* Start Document *

This section presents a comprehensive analysis of research on phishing detection using Machine Learning (ML) and Neural Networks (NN). The analysis is based on the curated Scopus corpus described in Section 2. The results are organized to present both the conceptual landscape and the methodological distribution of studies published between 2017 and 2024. The discussion begins with a keyword co-occurrence analysis. This step highlights dominant topics and their interconnections within the dataset. The section then examines the relationship between global phishing activity and research engagement. A categorization framework is applied to classify publications by delivery channel, applied ML/NN techniques, and research methodology. Subsequent sections investigate international contributions. This is followed by an analysis of methodological patterns across channels. The structure enables identification of dominant approaches, persistent gaps, and emerging areas of interest. This multi-layered provides a foundation for interpreting how technical and methodological trends align with evolving phishing threats.

4.1. Keyword Co-Occurrence Map: Dataset, Parameters, and Metrics

This subsection provides a quantitative overview of the keyword landscape in the Scopus corpus exported on 21 July 2025. We use VOSviewer to construct a co-occurrence map from bibliographic data (Figure 3), focusing on index keywords and normalizing terms with a thesaurus file. A minimum occurrence threshold of five was applied; 49 of 737 keywords met this criterion. Fractional counting was used and the 25 most relevant terms were selected for visualization. We report three standard VOSviewer metrics: occurrences (how many publications in this corpus include a given keyword), co-occurrence (how often two keywords appear together in the same publication, with contributions down-weighted for records listing many keywords) and total link strength (the overall strength of a keyword’s connections to all other keywords in the map) []. The purpose of Section 4.1 is to complement the qualitative review by identifying the dominant topics and the strongest interrelations strictly within this dataset and configuration.

* End Document *

[Exercise 1] According to the excerpt on phishing detection research, what minimum occurrence threshold was applied to keywords when constructing the co-occurrence map?
[Exercise 2] Display every line of the listing that contains the string "bbox".
The listing has no connection to the excerpt on phishing detection research.

* Start Data excerpts *

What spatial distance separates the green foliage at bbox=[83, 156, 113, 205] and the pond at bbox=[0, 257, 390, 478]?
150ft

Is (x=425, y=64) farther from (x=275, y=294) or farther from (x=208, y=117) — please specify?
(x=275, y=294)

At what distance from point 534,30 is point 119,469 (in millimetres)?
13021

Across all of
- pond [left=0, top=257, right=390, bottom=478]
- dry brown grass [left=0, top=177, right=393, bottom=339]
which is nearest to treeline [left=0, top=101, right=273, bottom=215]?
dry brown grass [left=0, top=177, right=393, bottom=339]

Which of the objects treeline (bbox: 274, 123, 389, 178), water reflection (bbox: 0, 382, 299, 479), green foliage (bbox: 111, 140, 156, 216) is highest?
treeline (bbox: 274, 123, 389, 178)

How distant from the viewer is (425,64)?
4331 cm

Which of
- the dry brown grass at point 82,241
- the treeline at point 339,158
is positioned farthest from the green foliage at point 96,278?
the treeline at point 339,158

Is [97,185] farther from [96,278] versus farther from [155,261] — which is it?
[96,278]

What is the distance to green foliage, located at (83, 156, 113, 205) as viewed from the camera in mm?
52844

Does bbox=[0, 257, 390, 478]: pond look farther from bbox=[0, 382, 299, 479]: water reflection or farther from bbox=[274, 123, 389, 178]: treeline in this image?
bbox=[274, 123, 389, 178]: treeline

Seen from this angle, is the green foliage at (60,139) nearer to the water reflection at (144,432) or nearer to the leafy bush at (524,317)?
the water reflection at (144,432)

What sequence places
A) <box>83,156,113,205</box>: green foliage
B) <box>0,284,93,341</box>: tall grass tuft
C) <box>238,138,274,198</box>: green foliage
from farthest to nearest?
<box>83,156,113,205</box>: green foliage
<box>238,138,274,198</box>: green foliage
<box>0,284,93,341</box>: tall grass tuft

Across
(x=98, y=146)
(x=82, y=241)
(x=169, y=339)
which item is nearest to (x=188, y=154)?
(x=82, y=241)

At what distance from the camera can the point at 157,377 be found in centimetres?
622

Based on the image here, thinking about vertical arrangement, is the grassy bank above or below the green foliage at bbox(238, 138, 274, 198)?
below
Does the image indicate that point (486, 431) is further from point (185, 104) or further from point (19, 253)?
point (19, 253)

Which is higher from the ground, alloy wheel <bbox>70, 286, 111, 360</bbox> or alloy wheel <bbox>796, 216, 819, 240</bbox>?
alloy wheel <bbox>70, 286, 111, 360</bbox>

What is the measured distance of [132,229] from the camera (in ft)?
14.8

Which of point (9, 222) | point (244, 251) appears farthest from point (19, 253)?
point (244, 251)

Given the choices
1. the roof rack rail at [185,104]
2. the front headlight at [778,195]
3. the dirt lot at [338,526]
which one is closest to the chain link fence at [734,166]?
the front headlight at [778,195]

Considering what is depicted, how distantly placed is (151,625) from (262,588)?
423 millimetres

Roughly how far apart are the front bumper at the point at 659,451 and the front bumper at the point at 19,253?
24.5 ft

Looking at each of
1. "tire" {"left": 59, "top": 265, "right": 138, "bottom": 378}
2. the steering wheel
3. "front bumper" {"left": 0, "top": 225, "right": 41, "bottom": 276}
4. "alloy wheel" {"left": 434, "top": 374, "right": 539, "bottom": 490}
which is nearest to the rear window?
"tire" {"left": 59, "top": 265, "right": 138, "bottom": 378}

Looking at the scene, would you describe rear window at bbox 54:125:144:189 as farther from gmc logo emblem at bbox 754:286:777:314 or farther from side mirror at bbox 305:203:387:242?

* End Data excerpts *

[Expected output 1] A minimum occurrence threshold of five was applied.

[Expected output 2]
What spatial distance separates the green foliage at bbox=[83, 156, 113, 205] and the pond at bbox=[0, 257, 390, 478]?
Which of the objects treeline (bbox: 274, 123, 389, 178), water reflection (bbox: 0, 382, 299, 479), green foliage (bbox: 111, 140, 156, 216) is highest?
treeline (bbox: 274, 123, 389, 178)
Does bbox=[0, 257, 390, 478]: pond look farther from bbox=[0, 382, 299, 479]: water reflection or farther from bbox=[274, 123, 389, 178]: treeline in this image?
bbox=[274, 123, 389, 178]: treeline
Based on the image here, thinking about vertical arrangement, is the grassy bank above or below the green foliage at bbox(238, 138, 274, 198)?
Which is higher from the ground, alloy wheel <bbox>70, 286, 111, 360</bbox> or alloy wheel <bbox>796, 216, 819, 240</bbox>?
alloy wheel <bbox>70, 286, 111, 360</bbox>
Looking at the scene, would you describe rear window at bbox 54:125:144:189 as farther from gmc logo emblem at bbox 754:286:777:314 or farther from side mirror at bbox 305:203:387:242?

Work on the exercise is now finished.